Central government, the Treasury, and the Department for Education (DfE) bear a heavy responsibility for having allowed this situation to develop into a full blown family-wrecking crisis by starving the sector of funds. But now we have the shiny new change programme. So does this mean our kids will finally receive the help they need? And that they are legally entitled to? I feel we should repeat that. Does this mean that the 2014 Act is going to be respected? Wait, is that a top I see on the table spinning at the speed of light in the DfE press office?
It is. Because there is a whole lot of spin here.
As a parent with a long and bitter personal experience of a failing special needs system, my snap reaction having read the announcement was: Is that it? Is the really the best you can do after all those reviews, and consultations, and more consultations, and humming and hawing as education secretaries have walked in and out of the revolving doors at the DfE?
There will be, we are told, “guidelines for professionals”? But why are they needed when we already have the act?
There is the promise of 33 new special “free” schools, which serves to highlight the failures of too many mainstream schools with regardless to inclusion. But they’re years away.
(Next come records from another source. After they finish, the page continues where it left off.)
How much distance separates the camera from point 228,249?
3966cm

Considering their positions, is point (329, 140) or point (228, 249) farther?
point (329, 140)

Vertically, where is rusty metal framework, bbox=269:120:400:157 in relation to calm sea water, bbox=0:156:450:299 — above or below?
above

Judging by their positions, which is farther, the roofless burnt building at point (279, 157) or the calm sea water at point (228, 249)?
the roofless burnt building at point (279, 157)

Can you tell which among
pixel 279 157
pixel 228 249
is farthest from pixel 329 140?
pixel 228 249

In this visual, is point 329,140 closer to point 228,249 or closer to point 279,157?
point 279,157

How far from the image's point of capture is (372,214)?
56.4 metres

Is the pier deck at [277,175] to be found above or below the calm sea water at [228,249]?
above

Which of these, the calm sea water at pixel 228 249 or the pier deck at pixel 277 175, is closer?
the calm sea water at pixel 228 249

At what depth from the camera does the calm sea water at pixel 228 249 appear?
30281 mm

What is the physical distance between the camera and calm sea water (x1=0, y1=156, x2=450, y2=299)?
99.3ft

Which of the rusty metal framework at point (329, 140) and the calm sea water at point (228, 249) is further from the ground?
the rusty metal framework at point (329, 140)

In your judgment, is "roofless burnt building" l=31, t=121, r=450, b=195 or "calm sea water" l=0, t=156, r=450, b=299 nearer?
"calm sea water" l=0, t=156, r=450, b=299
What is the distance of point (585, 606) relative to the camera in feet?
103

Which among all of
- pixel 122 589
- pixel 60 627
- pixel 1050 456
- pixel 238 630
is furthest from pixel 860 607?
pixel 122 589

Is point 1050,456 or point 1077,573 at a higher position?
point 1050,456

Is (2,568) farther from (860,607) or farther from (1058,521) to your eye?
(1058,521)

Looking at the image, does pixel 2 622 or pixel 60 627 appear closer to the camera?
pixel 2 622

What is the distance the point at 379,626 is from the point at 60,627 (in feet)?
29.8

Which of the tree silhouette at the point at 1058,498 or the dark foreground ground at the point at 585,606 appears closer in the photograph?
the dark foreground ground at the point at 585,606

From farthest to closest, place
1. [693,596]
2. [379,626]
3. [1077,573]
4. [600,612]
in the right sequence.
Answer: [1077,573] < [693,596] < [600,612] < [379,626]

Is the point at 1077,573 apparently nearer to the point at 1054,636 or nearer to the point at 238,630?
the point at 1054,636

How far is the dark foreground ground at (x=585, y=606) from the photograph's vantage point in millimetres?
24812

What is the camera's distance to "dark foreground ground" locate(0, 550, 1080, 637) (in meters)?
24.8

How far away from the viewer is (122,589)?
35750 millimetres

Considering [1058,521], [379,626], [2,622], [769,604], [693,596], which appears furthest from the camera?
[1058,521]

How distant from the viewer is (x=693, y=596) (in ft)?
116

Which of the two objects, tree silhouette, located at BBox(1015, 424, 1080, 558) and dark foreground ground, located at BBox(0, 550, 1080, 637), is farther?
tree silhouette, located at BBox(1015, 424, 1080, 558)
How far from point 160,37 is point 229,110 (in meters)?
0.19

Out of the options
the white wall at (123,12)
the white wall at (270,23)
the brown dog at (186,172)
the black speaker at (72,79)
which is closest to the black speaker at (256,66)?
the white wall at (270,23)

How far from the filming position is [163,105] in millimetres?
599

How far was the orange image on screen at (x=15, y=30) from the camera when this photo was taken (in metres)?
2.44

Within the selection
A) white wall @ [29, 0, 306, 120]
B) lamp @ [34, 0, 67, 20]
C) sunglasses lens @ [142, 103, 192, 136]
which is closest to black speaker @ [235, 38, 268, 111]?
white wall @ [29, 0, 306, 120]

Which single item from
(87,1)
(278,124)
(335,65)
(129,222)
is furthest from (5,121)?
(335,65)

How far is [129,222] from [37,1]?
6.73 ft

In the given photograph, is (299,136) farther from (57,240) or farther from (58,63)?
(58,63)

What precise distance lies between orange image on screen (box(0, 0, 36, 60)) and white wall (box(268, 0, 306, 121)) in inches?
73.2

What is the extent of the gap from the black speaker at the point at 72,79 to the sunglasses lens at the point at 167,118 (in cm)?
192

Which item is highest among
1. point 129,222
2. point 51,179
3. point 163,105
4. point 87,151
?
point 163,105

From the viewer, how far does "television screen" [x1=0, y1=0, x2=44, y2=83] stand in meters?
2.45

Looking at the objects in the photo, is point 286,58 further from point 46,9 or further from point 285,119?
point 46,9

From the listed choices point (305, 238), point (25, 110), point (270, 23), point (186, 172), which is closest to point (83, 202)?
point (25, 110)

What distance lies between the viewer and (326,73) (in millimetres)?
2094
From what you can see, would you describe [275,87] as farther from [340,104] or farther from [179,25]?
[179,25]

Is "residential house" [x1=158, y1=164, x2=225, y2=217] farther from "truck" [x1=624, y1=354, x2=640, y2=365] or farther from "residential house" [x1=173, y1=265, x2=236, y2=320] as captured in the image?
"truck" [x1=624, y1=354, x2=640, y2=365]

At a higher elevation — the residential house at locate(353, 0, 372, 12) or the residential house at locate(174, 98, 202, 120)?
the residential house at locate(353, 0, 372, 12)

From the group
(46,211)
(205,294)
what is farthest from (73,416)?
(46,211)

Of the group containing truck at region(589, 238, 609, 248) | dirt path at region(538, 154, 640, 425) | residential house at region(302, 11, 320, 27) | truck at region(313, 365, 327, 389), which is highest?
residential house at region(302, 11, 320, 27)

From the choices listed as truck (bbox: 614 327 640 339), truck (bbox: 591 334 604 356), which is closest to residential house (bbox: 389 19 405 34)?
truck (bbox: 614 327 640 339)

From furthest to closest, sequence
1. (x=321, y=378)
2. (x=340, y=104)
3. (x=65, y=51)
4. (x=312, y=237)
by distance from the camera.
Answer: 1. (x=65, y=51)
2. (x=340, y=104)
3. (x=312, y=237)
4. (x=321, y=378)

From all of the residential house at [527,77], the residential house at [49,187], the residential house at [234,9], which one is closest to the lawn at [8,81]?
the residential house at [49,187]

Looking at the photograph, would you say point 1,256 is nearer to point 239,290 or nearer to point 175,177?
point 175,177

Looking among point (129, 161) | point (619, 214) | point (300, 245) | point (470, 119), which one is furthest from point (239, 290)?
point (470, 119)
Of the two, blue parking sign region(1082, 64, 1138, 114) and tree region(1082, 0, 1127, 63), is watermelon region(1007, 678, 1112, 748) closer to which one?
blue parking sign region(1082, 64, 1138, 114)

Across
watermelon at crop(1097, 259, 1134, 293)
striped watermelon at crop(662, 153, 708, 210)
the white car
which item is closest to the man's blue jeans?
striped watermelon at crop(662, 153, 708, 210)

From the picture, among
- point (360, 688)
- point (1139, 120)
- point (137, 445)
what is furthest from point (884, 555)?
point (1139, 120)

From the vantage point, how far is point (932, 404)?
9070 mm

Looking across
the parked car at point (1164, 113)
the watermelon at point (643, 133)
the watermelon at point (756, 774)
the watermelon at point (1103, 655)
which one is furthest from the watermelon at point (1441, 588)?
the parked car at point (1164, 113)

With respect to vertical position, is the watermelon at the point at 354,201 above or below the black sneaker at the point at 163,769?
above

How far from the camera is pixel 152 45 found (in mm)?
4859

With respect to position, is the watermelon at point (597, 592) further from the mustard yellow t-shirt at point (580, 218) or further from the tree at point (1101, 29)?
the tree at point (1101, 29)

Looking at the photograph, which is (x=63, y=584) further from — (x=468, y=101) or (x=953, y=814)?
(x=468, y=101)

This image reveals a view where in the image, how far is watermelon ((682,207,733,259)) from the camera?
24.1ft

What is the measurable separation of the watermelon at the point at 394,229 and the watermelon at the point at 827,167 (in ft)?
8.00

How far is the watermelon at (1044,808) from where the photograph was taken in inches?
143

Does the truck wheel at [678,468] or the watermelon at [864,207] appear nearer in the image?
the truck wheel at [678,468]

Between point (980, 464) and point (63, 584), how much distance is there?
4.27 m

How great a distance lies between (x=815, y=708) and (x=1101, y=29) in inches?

There will be some more inspections, and recalcitrant schools with their eyes on league tables (an under-reported cause of problems) will be hassled into being more inclusive. Yeah, yeah, yeah. Oh, and we’re going to digitise the ECHP application process to make it easier and less “adversarial”? That sounds nice. Except that we all know that digitisation can be a double edged sword. It can make things quicker and more efficient. It can also be used as a means of locking parents out and leaving them in the cold when there are disputes and things go awry.
The troubling focus on “mediation” in the event of the latter happening remains the DfE’s perferred solution for reducing the adversarial nature of the EHCP application process. It will do nothing of the sort. I’ve twice sat through mediation sessions: they are a joke. Whether to grant an EHCP or not is a binary decision. What no one has yet explained to me is how you mediate between yes and no. The local authority comes in, states its position. You state yours. Then it says “no”.
If you’re lucky, it might suggest that you resubmit your application or provide more evidence, which you don’t need mediation for. If they’re worried about you appealing, they might even send in a lawyer. This happened to us, when we were preparing to do just that. Although we were told they weren’t appearing as a lawyer. They were there as a council employee. Things that make you go hmm.
The most bitterly amusing part of the plans is all the talk about “early intervention”. Early intervention is a wonderful idea. In theory it could save parents from desperately wading through sludge in an attempt to get their children what they need, from submitting form after form, from complaining, writing endless letters to councillors and MPs. Problems could be addressed before turning nasty.